To do:
Repeat the listing below exactly. Pictures do not belong in the copy.

╭─ Source records

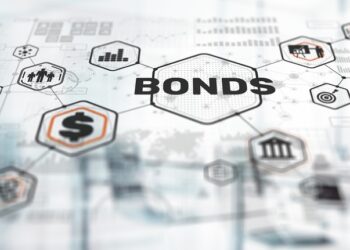 Минфин повысил средневзвешенную доходность годовых ОВГЗ, притормозив тренд по снижению ставок.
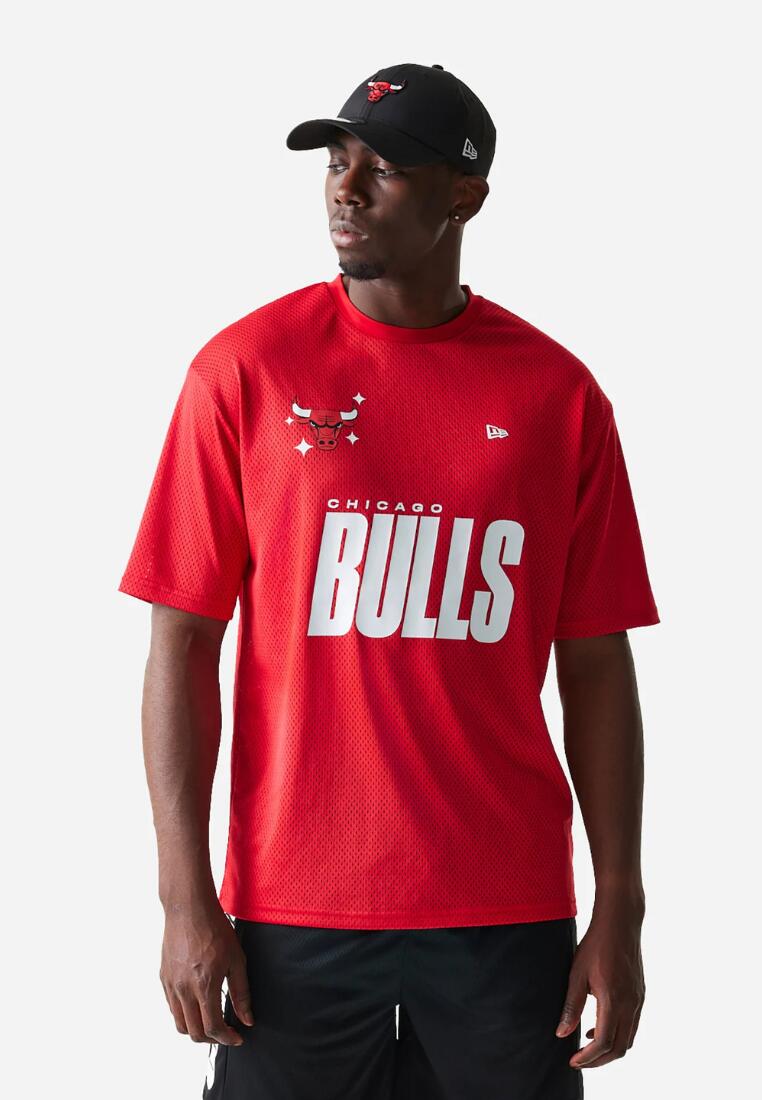 NEW ERA picture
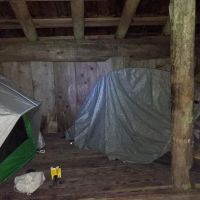 Camp Siberia ico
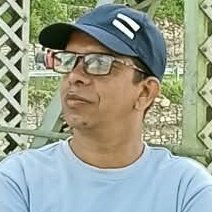 Me_DeTyger's tweet photo. #NewProfilePic https://t.co/3pzrioclGD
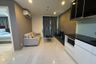 1 Bedroom Condo for sale in The Vision, Nong Prue, Chonburi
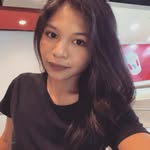 Rosa Marsanda - @rosa_marsanda - Instagram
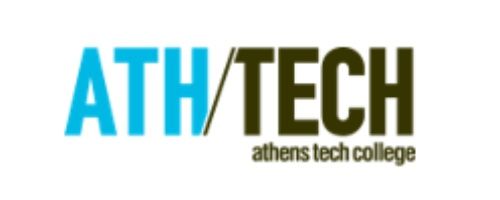 Athens Tech College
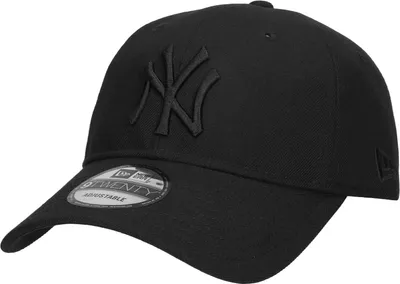 Produktbild von New Era 9Twenty Uni Cap WORLD SERIES New York Yankees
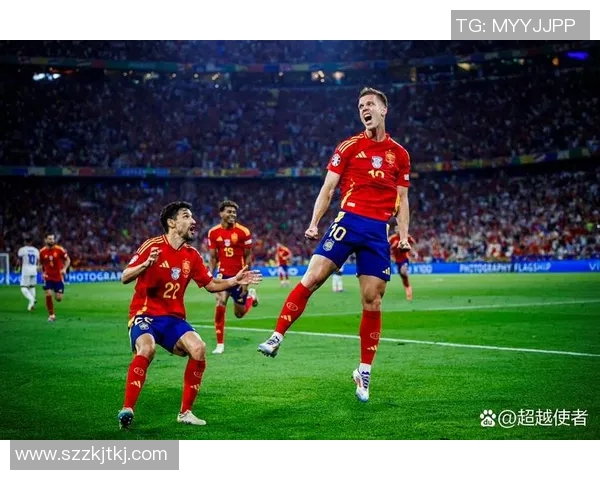 足球卡王的传奇之路 从赛场到收藏市场的无限魅力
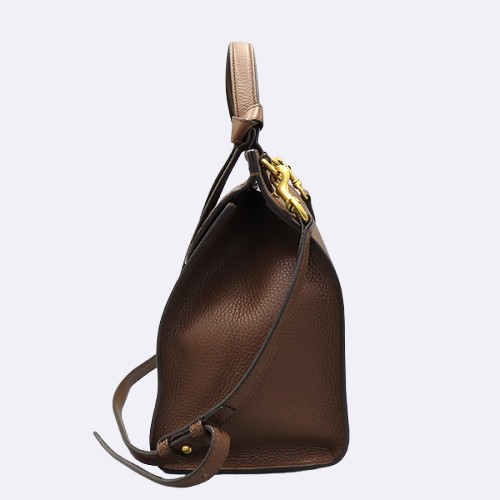 Gucci(����) 421890 ���� �÷� GG ����Ʈ ž�ڵ� ���� ���� ��Ʈ�� + �����Ʈ�� 2WAY [û��������] �̹���2 - ���̺��� �߰���ǰ
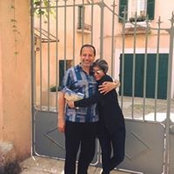 Foto von Renad Alamoudi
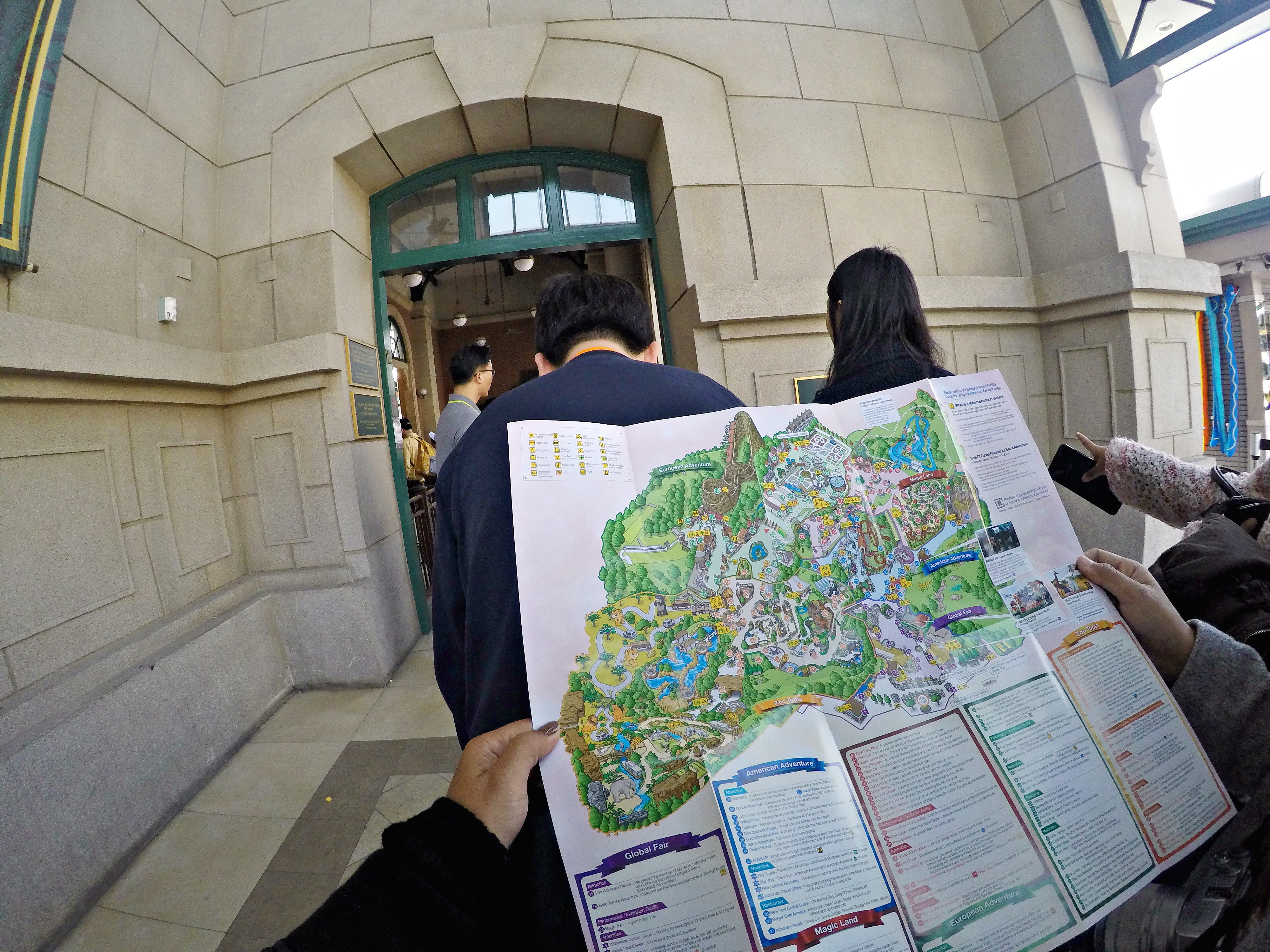 DCIM103GOPROGOPR1613.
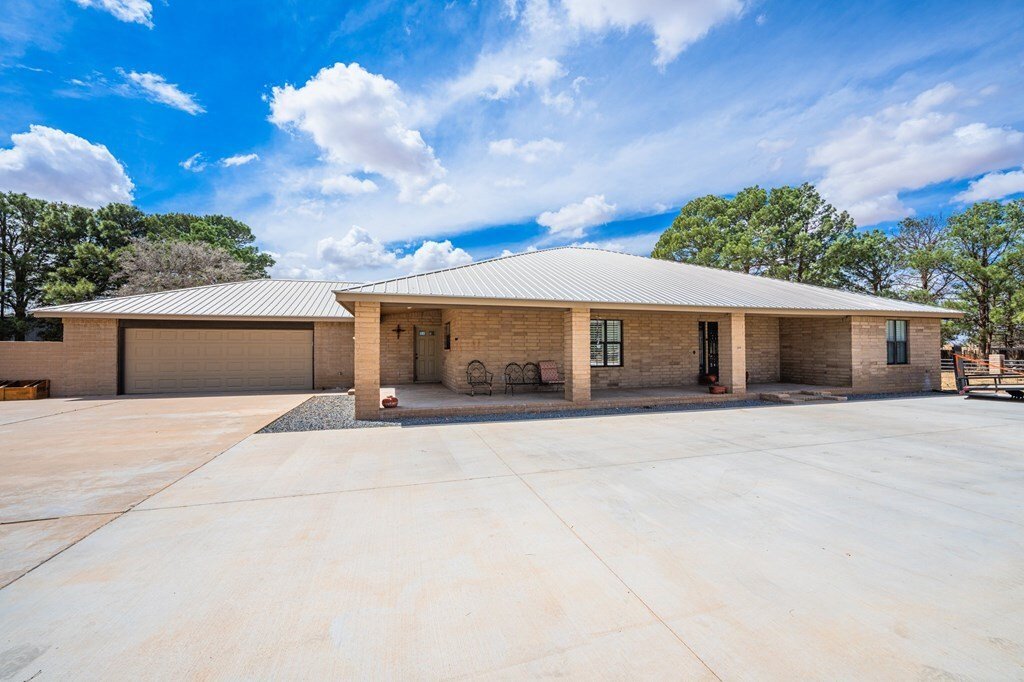 House in Midland, Texas, United States 4 - 18318501
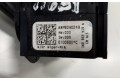 Переключатель дворников 1K0953519A Volkswagen Golf Plus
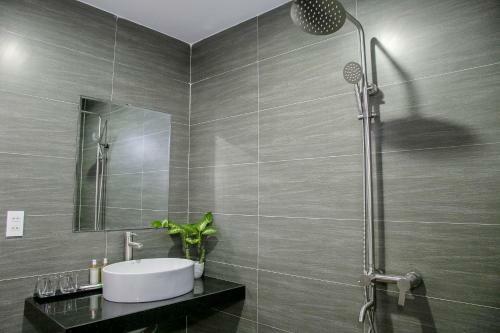 Sweet House Homestay Hoi An
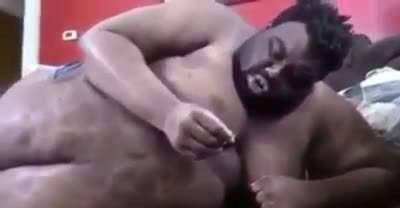 I want dream to do this to me🥺🥺💅💅🟢💨💨🙏🏼🙏🏼😘😋😋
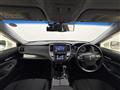 2015 Toyota Crown Hybrid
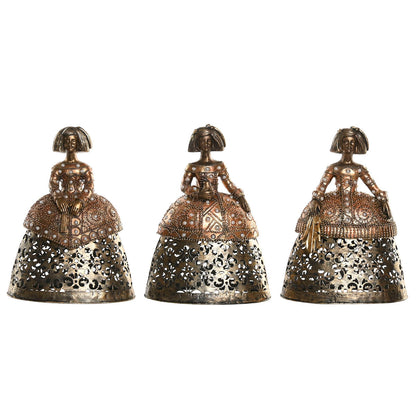 V3H9B8AB8A2D4B641404B3532BC9DA34501R7360949P1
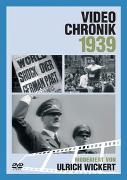 Video-Chronik 1939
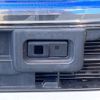 daihatsu tanto 2015 quick_quick_LA600S_LA600S-0286270 image 3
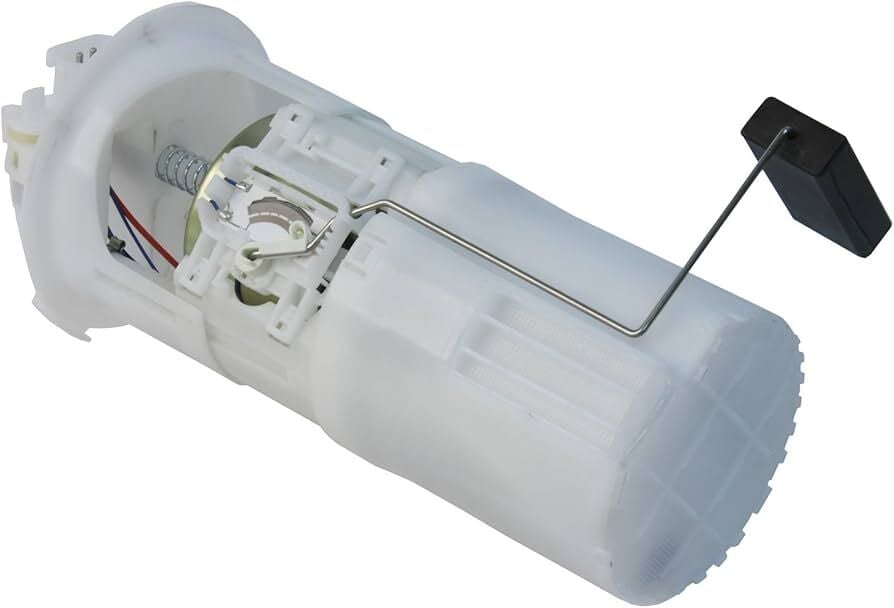 Yakıt Pompası Komple ( Depo İçi )-Wfx000210 H-V6/Freelander 1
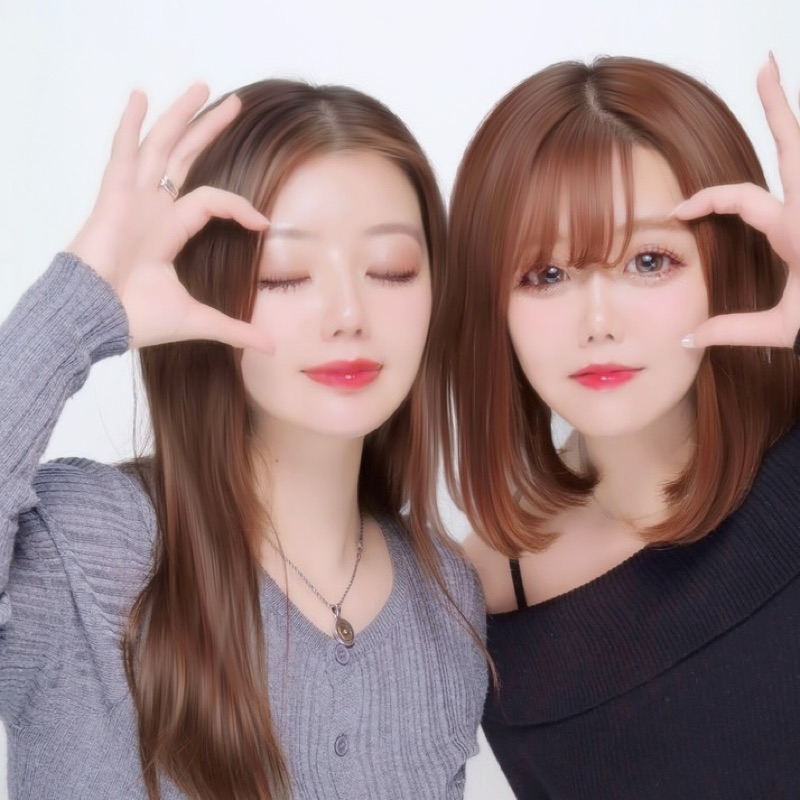 中川愛美
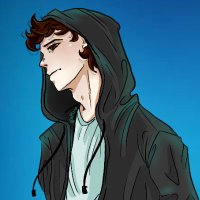 Yenova || 🎶COMISIONES ABIERTAS🎶 (@yenovamc) 's Twitter Profile Photo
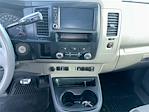 2021 Nissan NV2500 Standard Roof RWD Empty Cargo Van for sale #250611A - photo 10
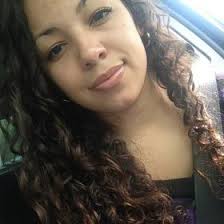 Nina Roman (ninapenguinax3)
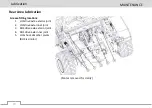 Preview for 70 page of TOMCAR TM27EL Owner'S Manual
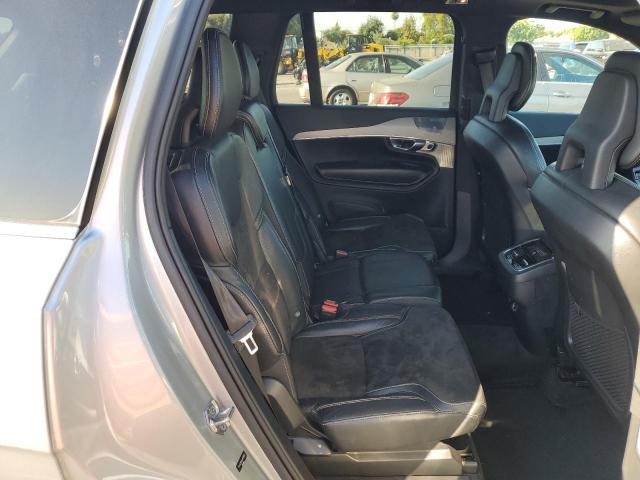 Photo 9 VIN: YV4A22PM1J1371048 - VOLVO XC90 T6 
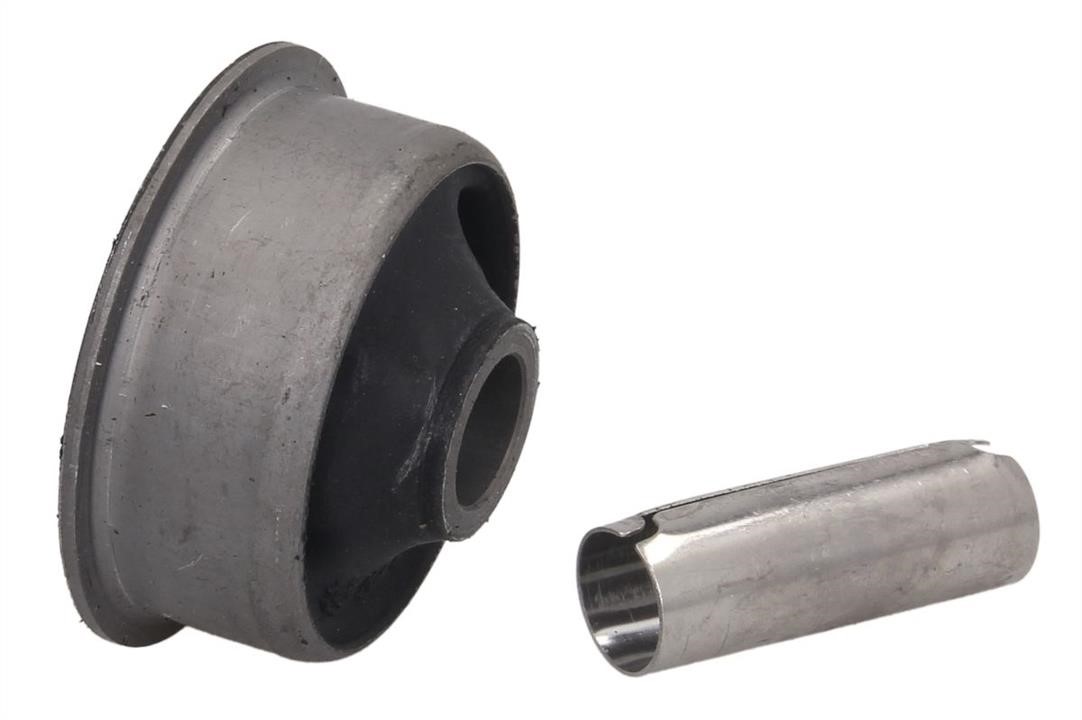  14520 Control Arm-/Trailing Arm Bush 14520: Buy near me in Poland at 2407.PL - Good price!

╰─

Result:
 Минфин повысил средневзвешенную доходность годовых ОВГЗ, притормозив тренд по снижению ставок.
 NEW ERA picture
 Camp Siberia ico
 Me_DeTyger's tweet photo. #NewProfilePic https://t.co/3pzrioclGD
 1 Bedroom Condo for sale in The Vision, Nong Prue, Chonburi
 Rosa Marsanda - @rosa_marsanda - Instagram
 Athens Tech College
 Produktbild von New Era 9Twenty Uni Cap WORLD SERIES New York Yankees
 足球卡王的传奇之路 从赛场到收藏市场的无限魅力
 Gucci(����) 421890 ���� �÷� GG ����Ʈ ž�ڵ� ���� ���� ��Ʈ�� + �����Ʈ�� 2WAY [û��������] �̹���2 - ���̺��� �߰���ǰ
 Foto von Renad Alamoudi
 DCIM103GOPROGOPR1613.
 House in Midland, Texas, United States 4 - 18318501
 Переключатель дворников 1K0953519A Volkswagen Golf Plus
 Sweet House Homestay Hoi An
 I want dream to do this to me🥺🥺💅💅🟢💨💨🙏🏼🙏🏼😘😋😋
 2015 Toyota Crown Hybrid
 V3H9B8AB8A2D4B641404B3532BC9DA34501R7360949P1
 Video-Chronik 1939
 daihatsu tanto 2015 quick_quick_LA600S_LA600S-0286270 image 3
 Yakıt Pompası Komple ( Depo İçi )-Wfx000210 H-V6/Freelander 1
 中川愛美
 Yenova || 🎶COMISIONES ABIERTAS🎶 (@yenovamc) 's Twitter Profile Photo
 2021 Nissan NV2500 Standard Roof RWD Empty Cargo Van for sale #250611A - photo 10
 Nina Roman (ninapenguinax3)
 Preview for 70 page of TOMCAR TM27EL Owner'S Manual
 Photo 9 VIN: YV4A22PM1J1371048 - VOLVO XC90 T6 
  14520 Control Arm-/Trailing Arm Bush 14520: Buy near me in Poland at 2407.PL - Good price!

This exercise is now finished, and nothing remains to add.